Jeremy Nadler, New Dawn
Waking Times

In the Western wisdom tradition, there is a recurrent theme of humanity’s self-forgetfulness. We find it, for example, in Plato, in the Corpus Hermeticum, in Boethius’s The Consolation of Philosophy and in Gnostic texts such as the Hymn of the Pearl. This self-forgetfulness is a forgetting of our spiritual origins, and of the fact that human nature has a transcendent source. The person we ordinarily identify with is not the totality of who we are. This totality includes a spiritual kernel of which we are for the most part unconscious, and yet is nevertheless the foundation of our being, and our relationship to it is the secret of true happiness.

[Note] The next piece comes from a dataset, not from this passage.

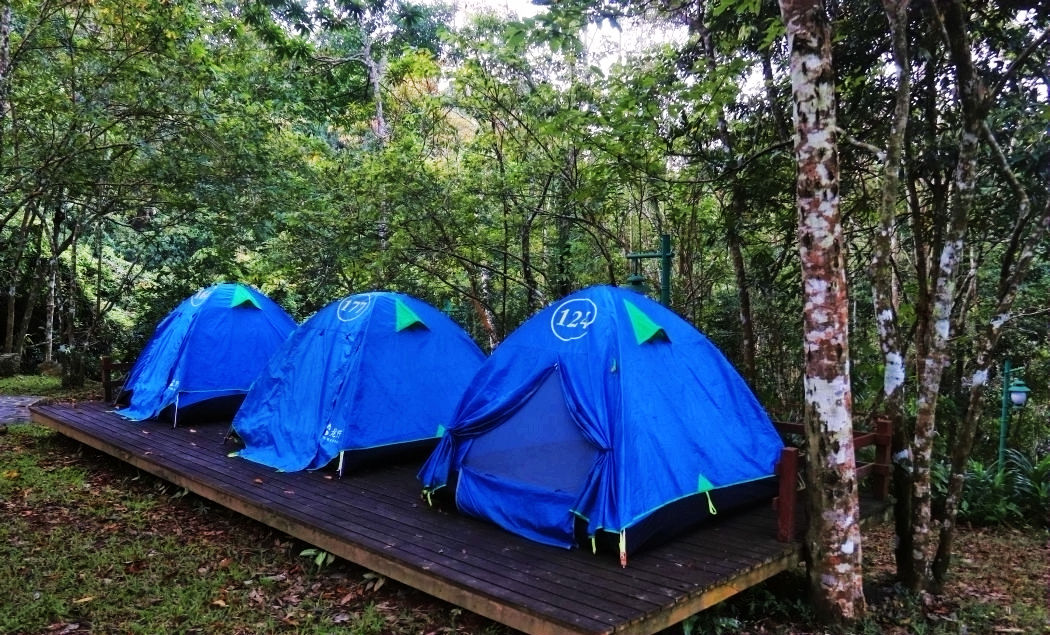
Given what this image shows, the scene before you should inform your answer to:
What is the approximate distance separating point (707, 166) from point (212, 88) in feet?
19.8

The wisdom traditions of both West and East have perennially sought to inculcate awareness of this spiritual kernel, in order to counteract the tendency of humans of all cultural epochs to forget and to neglect our spiritual origins. But where we today differ from cultures of the past is that not only do we suffer from the forgetfulness that is part of the human condition, but we also pay scant attention to the wisdom traditions that seek to rouse us to remembrance.

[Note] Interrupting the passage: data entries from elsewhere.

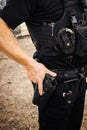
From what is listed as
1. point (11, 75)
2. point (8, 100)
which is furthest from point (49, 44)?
point (11, 75)

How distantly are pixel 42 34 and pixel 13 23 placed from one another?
0.76 feet

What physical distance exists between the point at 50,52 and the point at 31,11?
0.33m

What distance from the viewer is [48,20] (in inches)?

Instead, the whole thrust of contemporary culture is towards distraction, fragmentation and dispersion of consciousness. The Digital Revolution has carried this tendency to an extreme, so much so that if we had deliberately set out to design technologies to induce the distractedness and self-forgetfulness that traditional spirituality has always endeavoured to save us from, then we could hardly have done better. This in turn has led to many of us failing to notice just how corrosive these developments can be to the essential human task of remembering the totality of who we are.

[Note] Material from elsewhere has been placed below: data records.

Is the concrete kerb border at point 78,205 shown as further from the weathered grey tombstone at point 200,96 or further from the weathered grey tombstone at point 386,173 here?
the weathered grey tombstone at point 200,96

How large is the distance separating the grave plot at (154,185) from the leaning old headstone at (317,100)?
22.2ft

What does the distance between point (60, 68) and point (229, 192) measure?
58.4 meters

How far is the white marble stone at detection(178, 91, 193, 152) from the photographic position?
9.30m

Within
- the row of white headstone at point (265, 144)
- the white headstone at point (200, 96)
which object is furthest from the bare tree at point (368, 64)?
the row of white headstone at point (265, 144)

But as well as inducing distractedness and self-forgetfulness, our technologies are the vehicles of something else, potentially far more detrimental to our wellbeing.

The Inhuman

Towards the end of his life, the post-modernist thinker Jean-François Lyotard formulated a question that haunts the times we live in. It lurks beneath the surface of our consciousness, for most of us unarticulated and for that reason all the more menacing. Lyotard had the sensitivity to understand its profound importance, and hence the need to raise it to conscious awareness.

The question that he formulated is this: What if what is “proper” to humankind were to be inhabited by the inhuman?

By the ‘inhuman’ we should understand that which is essentially hostile to the human. Lyotard distinguished two kinds of ‘inhuman’ – one is the inhumanity of our social, political and economic systems. The other is the ‘infinitely secret’ inhumanity that invades the soul and holds it hostage. It is this latter kind of inhumanity that is the more insidious of the two, and it is this that, as our relationship with our digital devices becomes ever more intimate, poses the greatest danger to us. For the inhuman is carried towards us by our technologies.

While we can stand back from and critique the inhumanity of the social, political and economic systems in which we live, our personal susceptibility to the ingress of the inhuman puts us in far greater jeopardy. This susceptibility has been exploited by the direction that our digital technologies have taken, which has been unwaveringly towards accommodating themselves within the sphere of the human. As they have evolved, they have adapted themselves to the human body as well as to the human soul, becoming physically smaller and lighter and at the same time more powerful and capable.

The first computers were so large we had to stand in front of them or walk around them in order to operate them. With the invention of desktop computers, it became possible to sit in front of them and engage with them, as it were, face to face. Then it became possible to put computers in our pocket, and now it is possible, with smartwatches and smartglasses, to wear them. At each stage the interface between them and us has become more ‘human friendly’, while at the same time humans have inwardly adjusted to relating to them on a day-to-day, hour-by-hour and even minute-by-minute basis.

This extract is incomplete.